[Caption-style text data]
=== Section Start ===

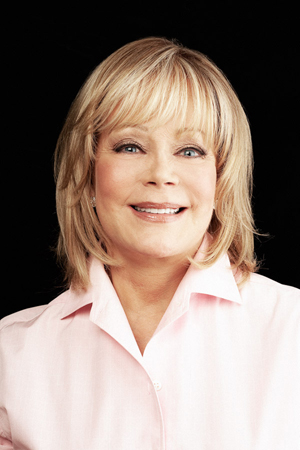 2009 photo of Candy Spelling, noted doll collector and widow of Hollywood producer/writer Aaron Spelling.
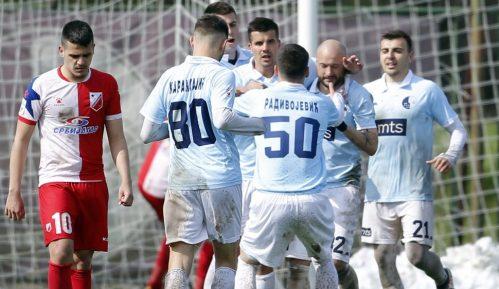 UEFA sumnja da je šest utakmica u Srbiji namešteno u poslednjih mesec dana 2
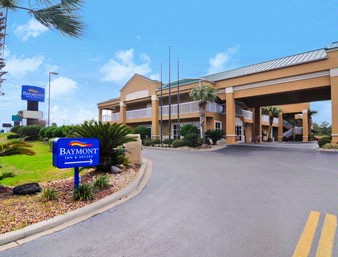 Image of Baymont Inn & Suites Crestview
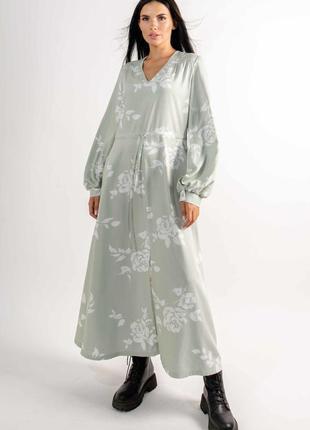 """Платье """"несси"""" светлая оливка"""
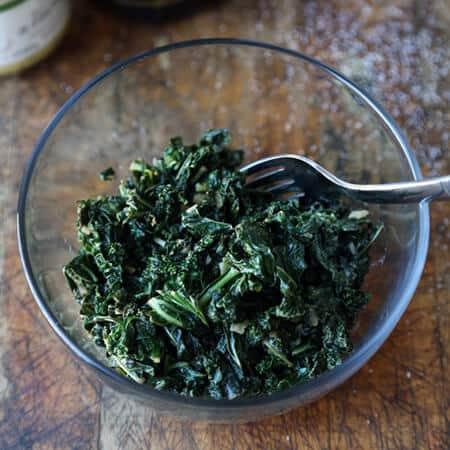 sauteed-kale-450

=== Section End ===

How to complete this task: I need the lines from the one holding "UEFA sumnja da" through the last line of the entries set down exactly, with every picture left out.

Output of the exercise:
 UEFA sumnja da je šest utakmica u Srbiji namešteno u poslednjih mesec dana 2
 Image of Baymont Inn & Suites Crestview
 """Платье """"несси"""" светлая оливка"""
 sauteed-kale-450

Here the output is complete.